Most players aren’t going to play more than 154 games anyway. A slightly shorter season potentially means players don’t need to be rested as often and therefore sit out fewer games. Taking a start or two away from each starting pitcher or a few appearances from relievers should help keep their arms fresh down the stretch.
Players are going to need at least a month to ramp up for the season. If there are limitations on how far they can realistically push back Opening Day while completing a full season, cancelling a week or two of games is better than rushing players through an abbreviated training camp. We saw how that turned into a disaster in 2020. Players showed up out of shape and unprepared, leading to sloppy play on the field and an increased risk of injuries.
The cancellation of any regular season games is an unappealing outcome from a fan perspective but it ultimately wouldn’t be a drastic change. Anywhere in the neighborhood of 150 games is a sufficient sample to determine which teams are worthy of advancing to the postseason. If the owners get their way with an expanded postseason, the loss of regular season games could be partially balanced out with an increase in the number of games that matter most.

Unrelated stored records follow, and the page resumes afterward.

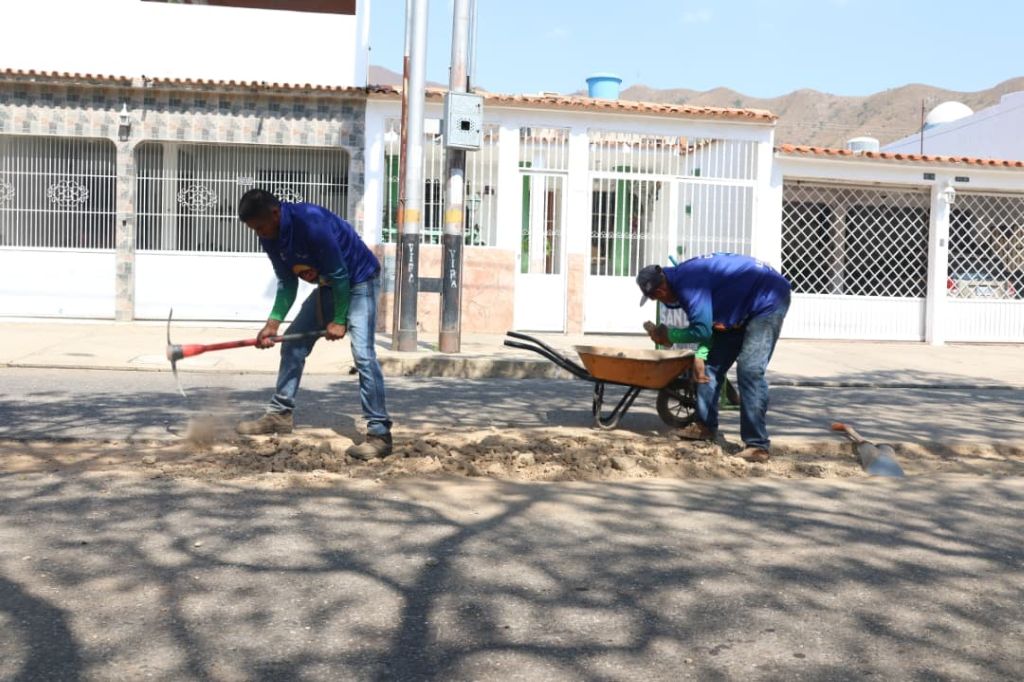 Bacheo en vialidad de La Esmeralda - Agencia Carabobeña de Noticias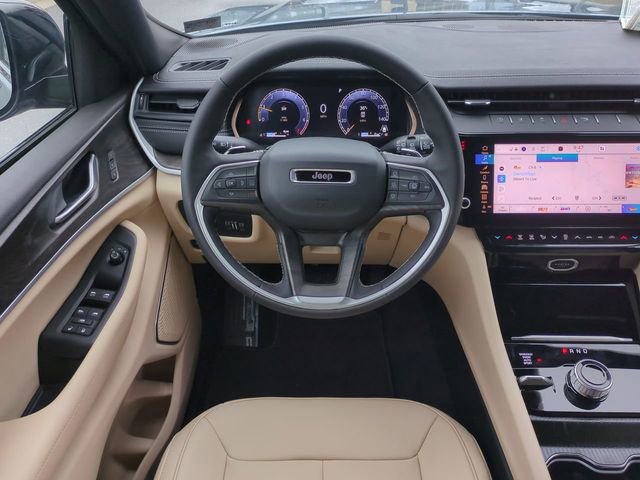 New 2026 Jeep Grand Cherokee Limited image 16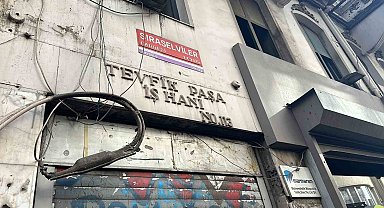 Beyoğlu'nda şüpheli ölüm, mühürlü asansörün altında bir kişinin cansız bedeni bulundu
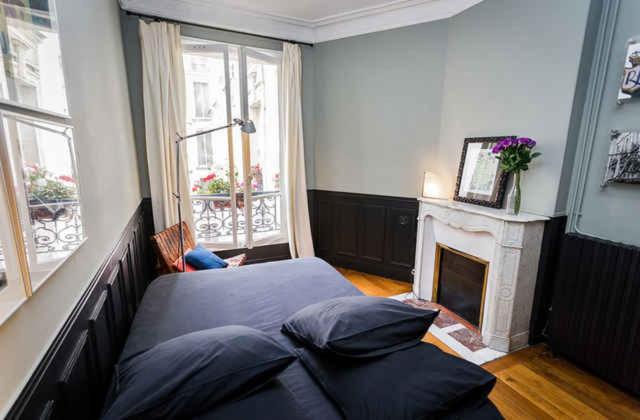 Suitetrails - Large & Bright Apartment, Central Paris, Montmartre-Opéra, Picturesque Rue des Martyrs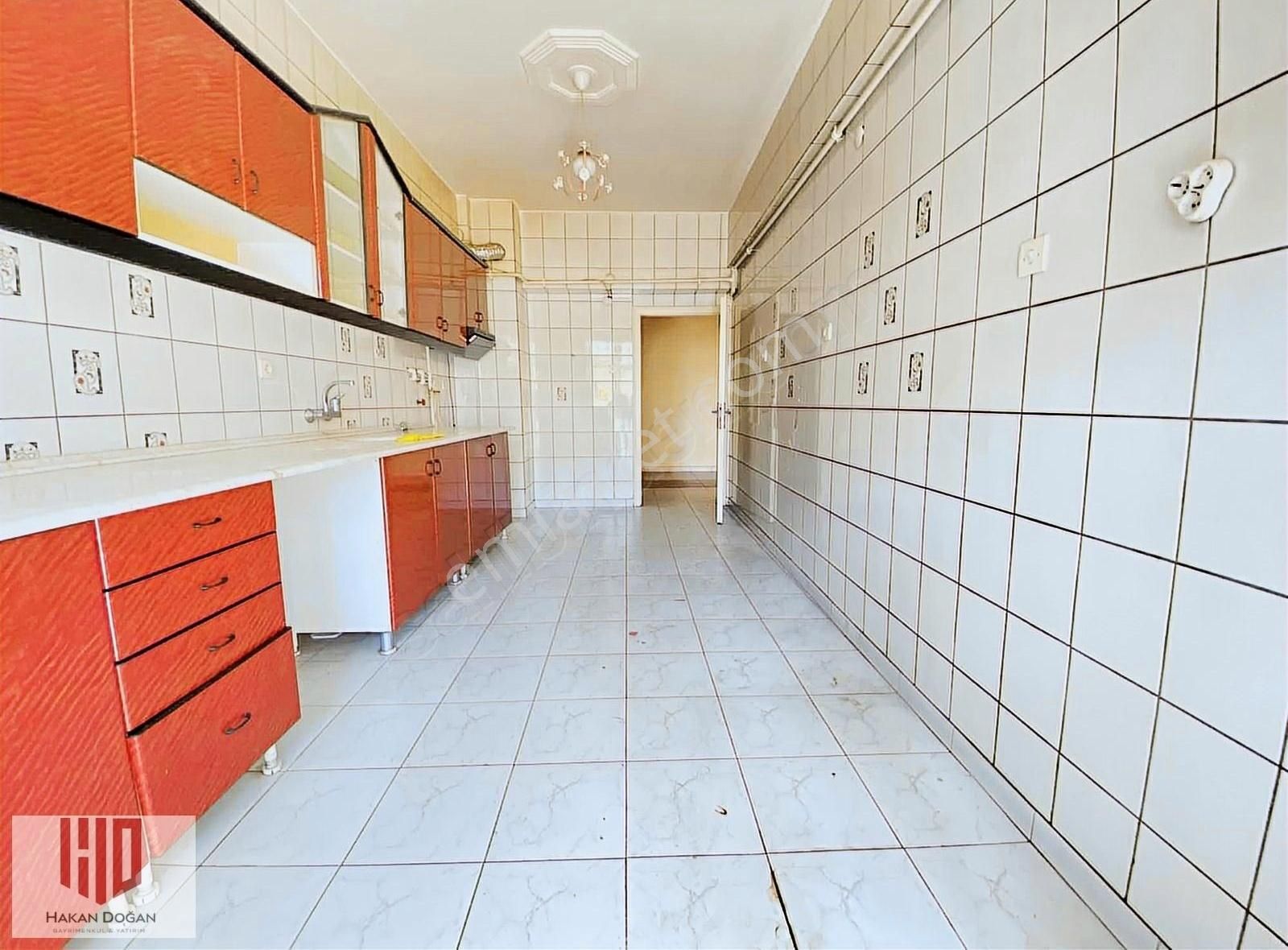 Merkeze Yakın Cadde Üzeri Satılık 4+1 Daire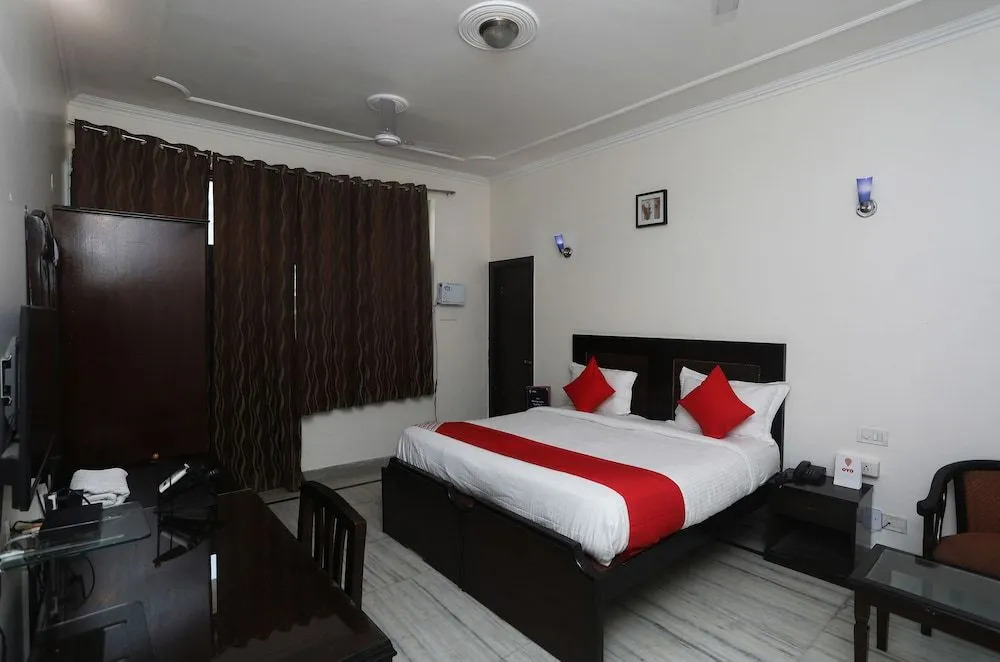 OYO 22270 Sky Inn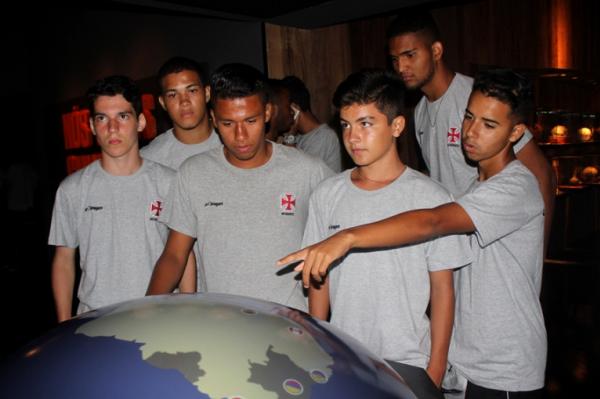 Ruan Batista (centro) e Z Fernando (penltimo  direita) durante visita ao Museu da CBF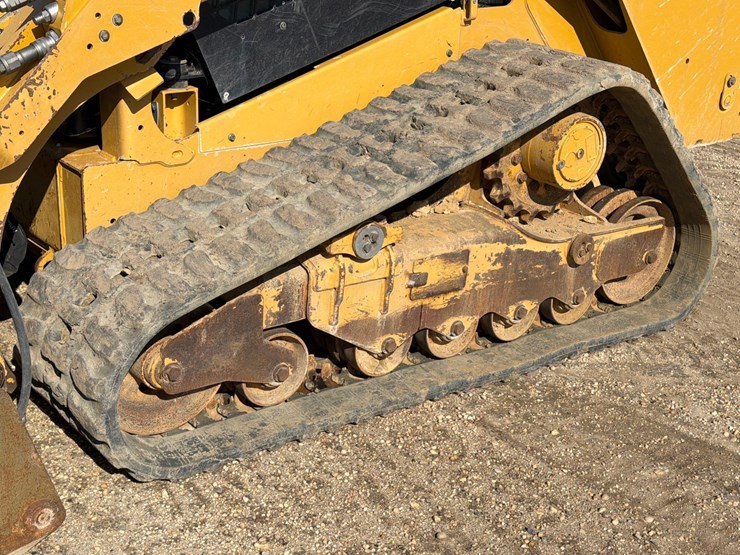 2023-caterpillar-289d3-image-7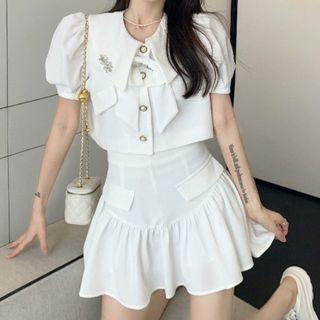 Puff-sleeve Collared Bow Cropped Blouse / Mini A-line Skirt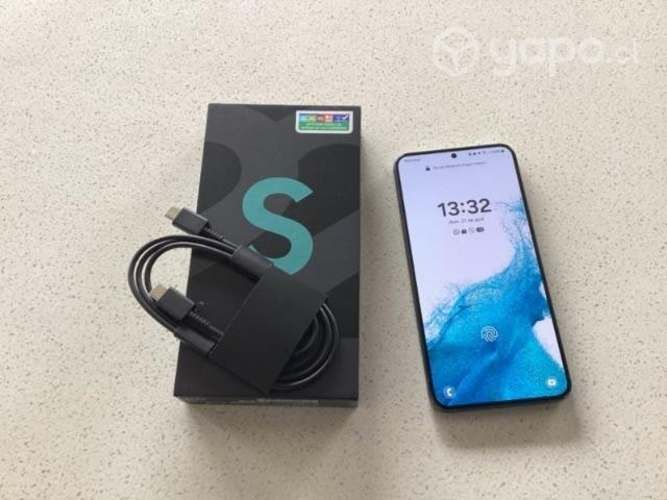 S22 Plus 256 GB usado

This lockout is being driven by the greed and stubbornness of the owners. They haven’t shown a willingness to make an acceptable level of concessions to the players because they know they hold the leverage. If this deadline passes with the MLBPA unwavering on their demands, that leverage slowly begins to slip away. There will come a point where the owners begin feeling the pressure and they will be forced to make a reasonable deal in time to salvage a reasonable portion of the schedule.